Anyway, the one thing Carl doesn’t account for is a stowaway. Wilderness Explorer
Russell has been trying to earn his “assisting the elderly” badge, and just happened to be on or under Carl’s porch when the house took off. Russell is unaccountably adorable, and when you pair him with super dog Dug, the effect is positively cuteness overload. Dug wears a dog-to-English translator, so we know he says things like “I have just met you, and I love you” and that’s exactly what a dog WOULD say! This movie is Jay kryptonite. It murders me right in the emotions.


So you can imagine the puddle of feels I’ll be when I meet Russell at Disney World. In fact, I already have – and Dug, too. But since I’ve been, they’ve added UP! A Great Bird Adventure (presumably after Kevin, the infamous snipe), so I’ll be trying to keep it together in the front row in my pretty Up dress. Yes, I’m a sucker. A sucker for love. And for doing second-wife stuff during my first-wife tenure.

The Christmas Card

A well-meaning church lady sends a card overseas to “the troops” – and “Sarge” is touched by its generic rah-rah words of encouragement when he receives it in “Afghanistan.” The church lady, who is blonde and pretty in a buttoned-up, conservative way, sends a sexy picture along with it. Okay, no, she sends a picture of the church (just what every soldier is hoping to get!) but it really gets him through a tough time, when his buddy gets blown to bits on a Red Cross mission (it sounds like someone didn’t really do their war research, but that’s the least of the troubles: the effects budget is so non-existent that you could get a better display out of the fireworks that are leftover in your local corner store on July 5th)(no need to fear anything graphic – by “blown to bits” I mean he received a fatal bloody lip).

Anyway, when Sarge goes back stateside to deliver dog tags and hugs to the grieving widow (who is not an actual widow), he can’t help but stop by this magical town with all the friendly, letter-writing people.

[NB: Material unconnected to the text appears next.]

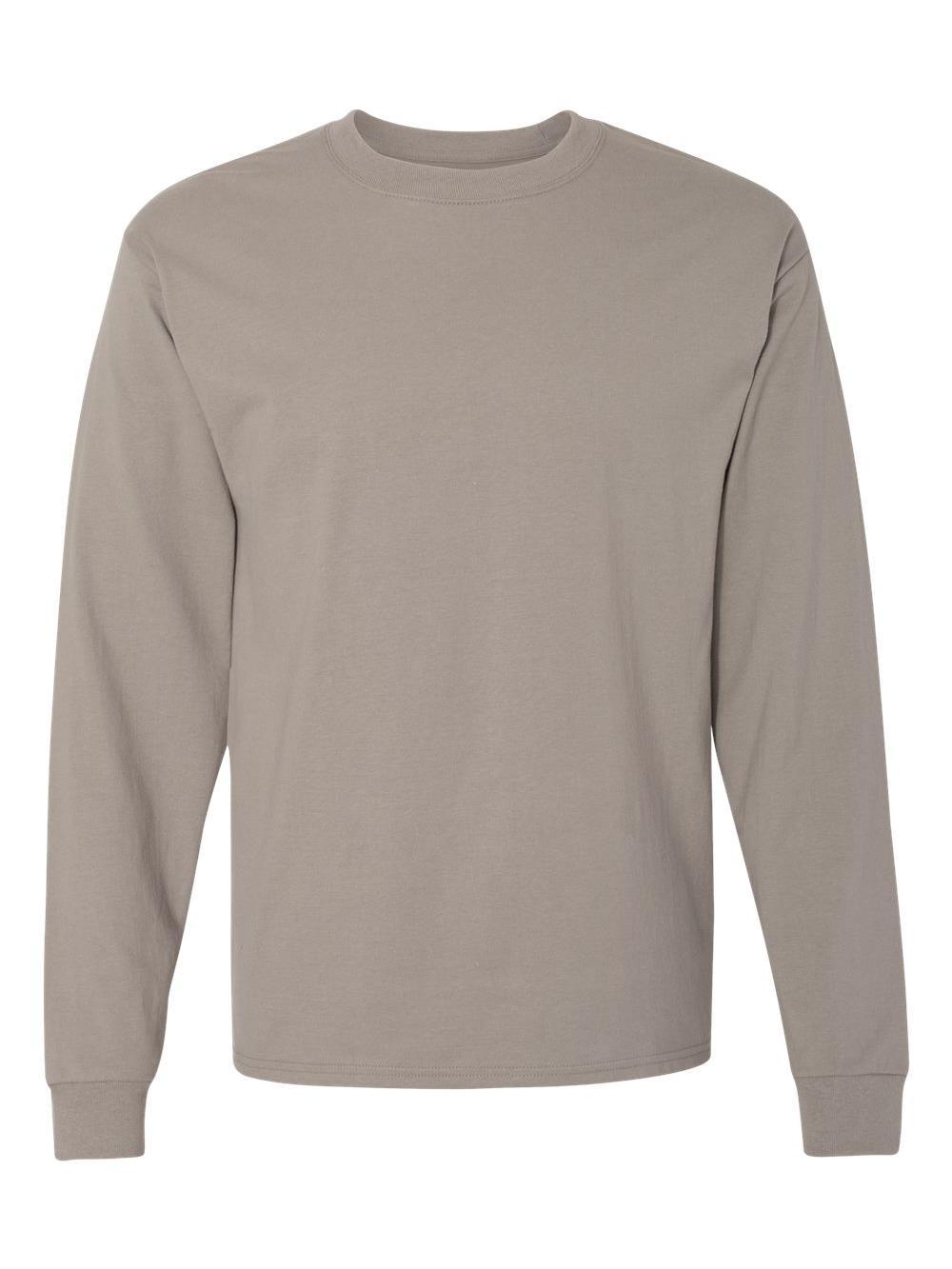 Hanes-Beefy-T-Long-Sleeve-T-Shirt-5186 thumbnail 51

Meet cute: they both order a chicken salad sandwich on rye with extra crispy curly fries and hot chocolate with marshmallows. Dear baby Jesus. That’s not a meet-cute, that’s a meet-butt fugly.

Anyway: “good news” – everyone in town’s a church goer and he has no trouble getting escorted to the pictured church , has pew-mates lined up and everything. He’s welcomed by an old man played by Ed Asner, which, let’s face it, is the only reason I’m watching this thing. The old guy wastes no time (was it even 10 seconds?) before introducing his “somewhat attractive daughter, Faith” – who just happens to be the curly fry lady from the day before, who just happens to be the card-sender who inspired his trip in the first place!

Anyway, if you ever feel the need to combine a badly-acted, terribly-written cheeseball holiday movie with a flag-waving, hero-worshipping war and god movie that’s super light on war and pretty heavy-handed with god, well, I can’t imagine a more obnoxious combination than The Christmas Card.